• RECORDS TO PROCESS:
###

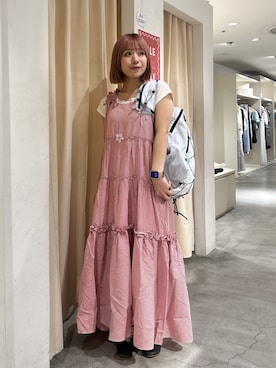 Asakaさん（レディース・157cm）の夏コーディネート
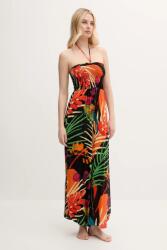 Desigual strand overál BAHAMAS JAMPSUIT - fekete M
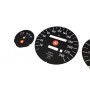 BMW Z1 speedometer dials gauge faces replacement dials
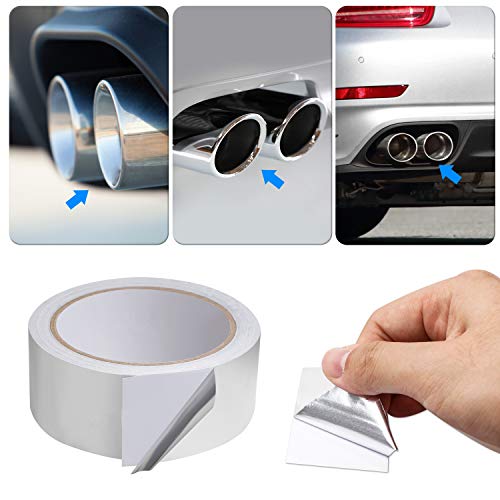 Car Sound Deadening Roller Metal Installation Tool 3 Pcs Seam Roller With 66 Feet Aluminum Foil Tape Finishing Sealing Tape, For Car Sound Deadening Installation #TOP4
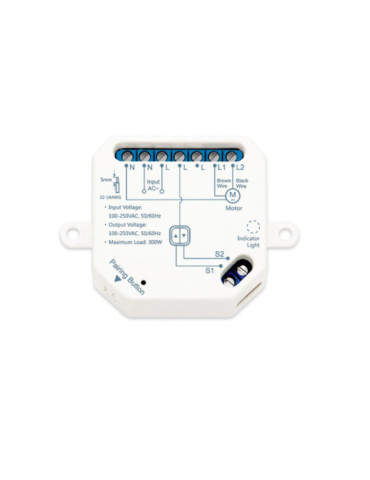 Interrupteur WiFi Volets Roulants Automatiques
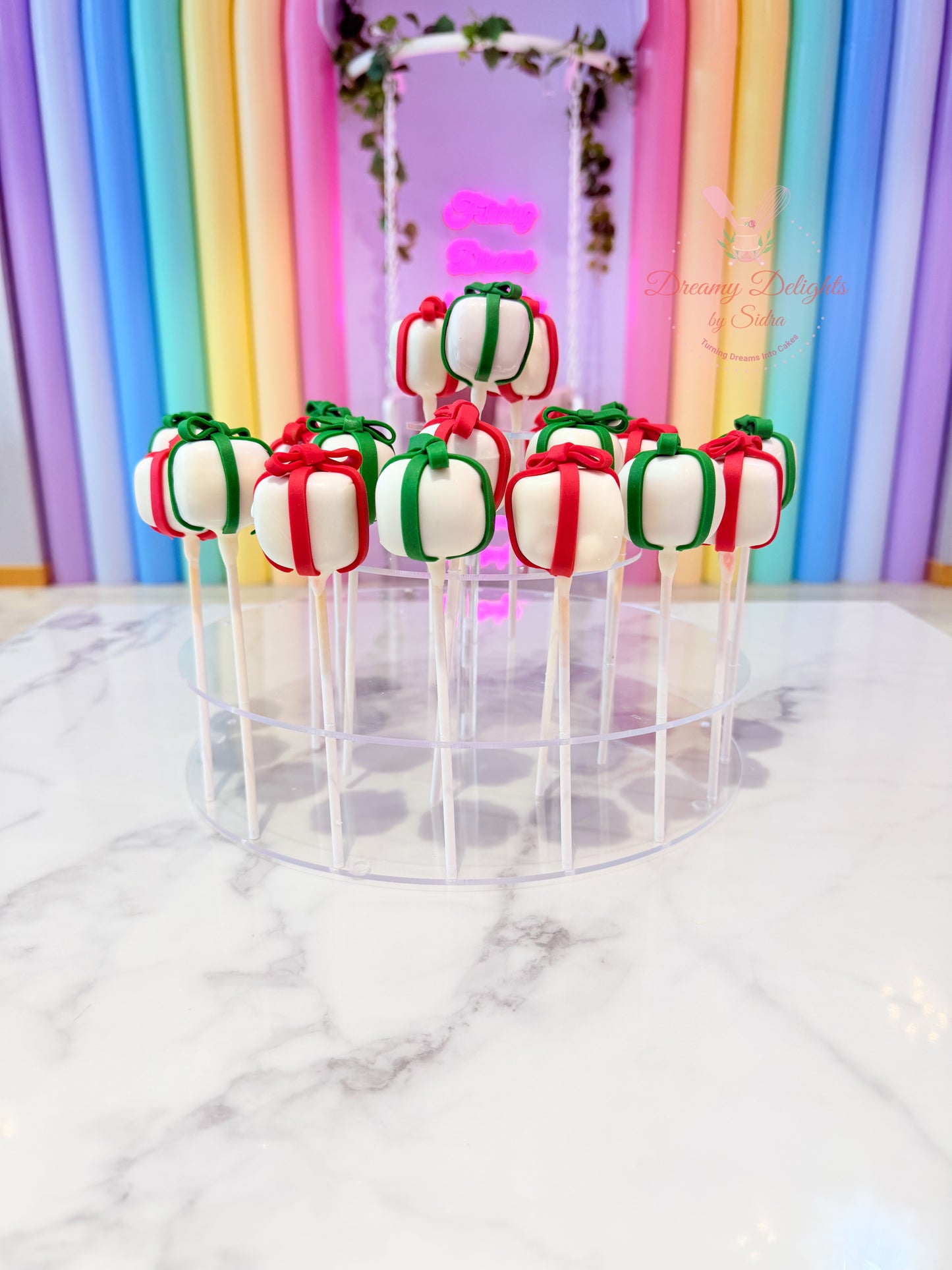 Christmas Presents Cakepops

###

• EXERCISE INSTRUCTIONS: The copy should start at the line that contains "Car Sound Deadening Roller", end at the last line of the entries above, and match each line exactly, with pictures dropped.

• SOLUTION TO THIS PROBLEM:
 Car Sound Deadening Roller Metal Installation Tool 3 Pcs Seam Roller With 66 Feet Aluminum Foil Tape Finishing Sealing Tape, For Car Sound Deadening Installation #TOP4
 Interrupteur WiFi Volets Roulants Automatiques
 Christmas Presents Cakepops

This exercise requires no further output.